**GOAL:**
Reproduce every entry exactly.

**INFORMATION SUPPLIED:**
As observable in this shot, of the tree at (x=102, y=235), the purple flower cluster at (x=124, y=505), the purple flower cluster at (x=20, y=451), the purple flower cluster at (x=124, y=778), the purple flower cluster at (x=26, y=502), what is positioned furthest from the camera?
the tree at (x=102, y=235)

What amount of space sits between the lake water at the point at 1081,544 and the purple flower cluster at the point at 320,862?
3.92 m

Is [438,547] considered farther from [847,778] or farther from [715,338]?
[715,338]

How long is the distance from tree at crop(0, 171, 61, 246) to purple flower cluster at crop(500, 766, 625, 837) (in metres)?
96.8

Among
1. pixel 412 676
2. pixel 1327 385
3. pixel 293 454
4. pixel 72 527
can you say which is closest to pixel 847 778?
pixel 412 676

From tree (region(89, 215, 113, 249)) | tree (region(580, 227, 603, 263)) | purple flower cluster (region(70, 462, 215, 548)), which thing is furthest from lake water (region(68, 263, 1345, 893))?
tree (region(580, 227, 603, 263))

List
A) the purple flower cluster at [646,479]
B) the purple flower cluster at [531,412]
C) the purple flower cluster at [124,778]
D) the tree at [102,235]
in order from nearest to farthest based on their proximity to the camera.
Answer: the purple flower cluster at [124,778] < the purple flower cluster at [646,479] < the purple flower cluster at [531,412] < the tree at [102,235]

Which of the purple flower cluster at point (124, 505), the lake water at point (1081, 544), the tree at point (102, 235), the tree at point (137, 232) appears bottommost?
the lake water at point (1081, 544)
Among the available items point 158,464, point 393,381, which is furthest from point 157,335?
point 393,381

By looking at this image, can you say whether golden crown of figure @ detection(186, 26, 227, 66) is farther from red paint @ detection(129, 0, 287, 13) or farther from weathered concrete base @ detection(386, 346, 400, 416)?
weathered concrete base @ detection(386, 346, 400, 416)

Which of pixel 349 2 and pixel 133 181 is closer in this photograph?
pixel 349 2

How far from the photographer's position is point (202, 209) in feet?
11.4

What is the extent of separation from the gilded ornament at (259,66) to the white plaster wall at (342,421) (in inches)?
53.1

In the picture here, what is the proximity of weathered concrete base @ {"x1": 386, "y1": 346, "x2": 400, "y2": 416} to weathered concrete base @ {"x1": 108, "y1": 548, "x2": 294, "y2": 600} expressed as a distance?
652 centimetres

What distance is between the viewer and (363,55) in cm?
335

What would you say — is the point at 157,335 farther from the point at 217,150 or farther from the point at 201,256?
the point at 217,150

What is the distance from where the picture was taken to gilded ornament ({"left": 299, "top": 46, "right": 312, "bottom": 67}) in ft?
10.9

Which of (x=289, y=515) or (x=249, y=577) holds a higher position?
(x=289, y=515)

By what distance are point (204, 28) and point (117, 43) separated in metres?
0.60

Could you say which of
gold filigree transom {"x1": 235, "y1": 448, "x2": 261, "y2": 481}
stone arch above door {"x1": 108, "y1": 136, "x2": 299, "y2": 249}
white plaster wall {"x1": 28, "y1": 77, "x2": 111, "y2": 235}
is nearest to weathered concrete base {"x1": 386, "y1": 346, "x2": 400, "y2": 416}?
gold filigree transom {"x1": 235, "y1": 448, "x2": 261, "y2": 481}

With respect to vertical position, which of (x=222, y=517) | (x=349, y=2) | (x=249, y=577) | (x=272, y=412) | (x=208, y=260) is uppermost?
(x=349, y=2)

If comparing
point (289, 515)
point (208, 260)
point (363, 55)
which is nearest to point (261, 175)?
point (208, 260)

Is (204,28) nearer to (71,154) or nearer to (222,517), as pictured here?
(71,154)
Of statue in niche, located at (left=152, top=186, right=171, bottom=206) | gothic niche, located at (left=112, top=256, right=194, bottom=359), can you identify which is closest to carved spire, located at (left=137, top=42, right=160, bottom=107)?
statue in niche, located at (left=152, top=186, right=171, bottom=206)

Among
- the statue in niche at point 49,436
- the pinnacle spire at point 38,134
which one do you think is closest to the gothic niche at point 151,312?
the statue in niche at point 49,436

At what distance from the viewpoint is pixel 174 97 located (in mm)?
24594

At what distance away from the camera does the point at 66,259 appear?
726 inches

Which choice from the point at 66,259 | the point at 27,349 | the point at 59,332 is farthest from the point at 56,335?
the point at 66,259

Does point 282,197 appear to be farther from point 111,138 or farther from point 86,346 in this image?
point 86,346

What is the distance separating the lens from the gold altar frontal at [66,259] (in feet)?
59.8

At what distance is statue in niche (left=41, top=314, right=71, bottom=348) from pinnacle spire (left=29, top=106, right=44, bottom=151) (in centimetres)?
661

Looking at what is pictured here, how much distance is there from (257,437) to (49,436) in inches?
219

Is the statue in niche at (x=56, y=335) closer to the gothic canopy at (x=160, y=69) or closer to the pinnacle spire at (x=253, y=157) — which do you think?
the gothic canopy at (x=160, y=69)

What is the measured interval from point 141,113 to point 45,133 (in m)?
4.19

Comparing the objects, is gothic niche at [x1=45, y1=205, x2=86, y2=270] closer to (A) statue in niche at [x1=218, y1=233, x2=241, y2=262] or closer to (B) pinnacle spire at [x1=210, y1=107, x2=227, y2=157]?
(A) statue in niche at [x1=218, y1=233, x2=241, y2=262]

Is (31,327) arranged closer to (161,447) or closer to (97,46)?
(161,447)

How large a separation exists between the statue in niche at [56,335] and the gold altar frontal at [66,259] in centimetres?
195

**EXERCISE ANSWER:**
As observable in this shot, of the tree at (x=102, y=235), the purple flower cluster at (x=124, y=505), the purple flower cluster at (x=20, y=451), the purple flower cluster at (x=124, y=778), the purple flower cluster at (x=26, y=502), what is positioned furthest from the camera?
the tree at (x=102, y=235)

What amount of space sits between the lake water at the point at 1081,544 and the purple flower cluster at the point at 320,862?
3.92 m

Is [438,547] considered farther from [847,778] or farther from [715,338]?
[715,338]

How long is the distance from tree at crop(0, 171, 61, 246) to purple flower cluster at crop(500, 766, 625, 837) (in metres)?
96.8

Among
1. pixel 412 676
2. pixel 1327 385
3. pixel 293 454
4. pixel 72 527
can you say which is closest to pixel 847 778?
pixel 412 676

From tree (region(89, 215, 113, 249)) | tree (region(580, 227, 603, 263)) | purple flower cluster (region(70, 462, 215, 548)), which thing is furthest from lake water (region(68, 263, 1345, 893))?
tree (region(580, 227, 603, 263))

List
A) the purple flower cluster at [646,479]
B) the purple flower cluster at [531,412]
C) the purple flower cluster at [124,778]
D) the tree at [102,235]
in order from nearest to farthest based on their proximity to the camera.
Answer: the purple flower cluster at [124,778] < the purple flower cluster at [646,479] < the purple flower cluster at [531,412] < the tree at [102,235]

Which of the purple flower cluster at point (124, 505), the lake water at point (1081, 544), the tree at point (102, 235), the tree at point (137, 232) appears bottommost?
the lake water at point (1081, 544)
Among the available items point 158,464, point 393,381, which is furthest from point 157,335?
point 393,381

By looking at this image, can you say whether golden crown of figure @ detection(186, 26, 227, 66) is farther from red paint @ detection(129, 0, 287, 13) or farther from weathered concrete base @ detection(386, 346, 400, 416)?
weathered concrete base @ detection(386, 346, 400, 416)

Which of pixel 349 2 and pixel 133 181 is closer in this photograph?
pixel 349 2

How far from the photographer's position is point (202, 209) in feet?
11.4

What is the extent of separation from the gilded ornament at (259,66) to the white plaster wall at (342,421) (in inches)?
53.1

In the picture here, what is the proximity of weathered concrete base @ {"x1": 386, "y1": 346, "x2": 400, "y2": 416} to weathered concrete base @ {"x1": 108, "y1": 548, "x2": 294, "y2": 600} expressed as a distance?
652 centimetres

What distance is between the viewer and (363,55) in cm?
335

What would you say — is the point at 157,335 farther from the point at 217,150 or farther from the point at 201,256?
the point at 217,150

What is the distance from where the picture was taken to gilded ornament ({"left": 299, "top": 46, "right": 312, "bottom": 67}) in ft?
10.9

Which of (x=289, y=515) or (x=249, y=577) holds a higher position?
(x=289, y=515)

By what distance are point (204, 28) and point (117, 43) separated in metres?
0.60

Could you say which of
gold filigree transom {"x1": 235, "y1": 448, "x2": 261, "y2": 481}
stone arch above door {"x1": 108, "y1": 136, "x2": 299, "y2": 249}
white plaster wall {"x1": 28, "y1": 77, "x2": 111, "y2": 235}
is nearest to weathered concrete base {"x1": 386, "y1": 346, "x2": 400, "y2": 416}?
gold filigree transom {"x1": 235, "y1": 448, "x2": 261, "y2": 481}

With respect to vertical position, which of (x=222, y=517) | (x=349, y=2) | (x=249, y=577) | (x=272, y=412) | (x=208, y=260) is uppermost?
(x=349, y=2)

If comparing
point (289, 515)
point (208, 260)
point (363, 55)
which is nearest to point (261, 175)?
point (208, 260)

Is (204,28) nearer to (71,154) or nearer to (222,517), as pictured here?
(71,154)
Of statue in niche, located at (left=152, top=186, right=171, bottom=206) | gothic niche, located at (left=112, top=256, right=194, bottom=359), can you identify which is closest to carved spire, located at (left=137, top=42, right=160, bottom=107)?
statue in niche, located at (left=152, top=186, right=171, bottom=206)

Among
- the statue in niche at point 49,436
- the pinnacle spire at point 38,134
which one do you think is closest to the gothic niche at point 151,312?
the statue in niche at point 49,436

At what distance from the viewpoint is pixel 174 97 located (in mm)?
24594

At what distance away from the camera does the point at 66,259 appear?
726 inches

Which choice from the point at 66,259 | the point at 27,349 | the point at 59,332 is farthest from the point at 56,335?
the point at 66,259

Does point 282,197 appear to be farther from point 111,138 or farther from point 86,346 in this image?
point 86,346

What is the distance separating the lens from the gold altar frontal at [66,259] (in feet)?
59.8

At what distance is statue in niche (left=41, top=314, right=71, bottom=348) from pinnacle spire (left=29, top=106, right=44, bottom=151) (in centimetres)?
661

Looking at what is pictured here, how much distance is there from (257,437) to (49,436) in inches?
219

Is the statue in niche at (x=56, y=335) closer to the gothic canopy at (x=160, y=69) or closer to the pinnacle spire at (x=253, y=157) — which do you think?
the gothic canopy at (x=160, y=69)

What is the measured interval from point 141,113 to point 45,133 (in m)?
4.19

Comparing the objects, is gothic niche at [x1=45, y1=205, x2=86, y2=270] closer to (A) statue in niche at [x1=218, y1=233, x2=241, y2=262] or closer to (B) pinnacle spire at [x1=210, y1=107, x2=227, y2=157]?
(A) statue in niche at [x1=218, y1=233, x2=241, y2=262]

Is (31,327) arranged closer to (161,447) or closer to (97,46)?
(161,447)

How large a separation exists between the statue in niche at [56,335] and the gold altar frontal at [66,259] in centimetres?
195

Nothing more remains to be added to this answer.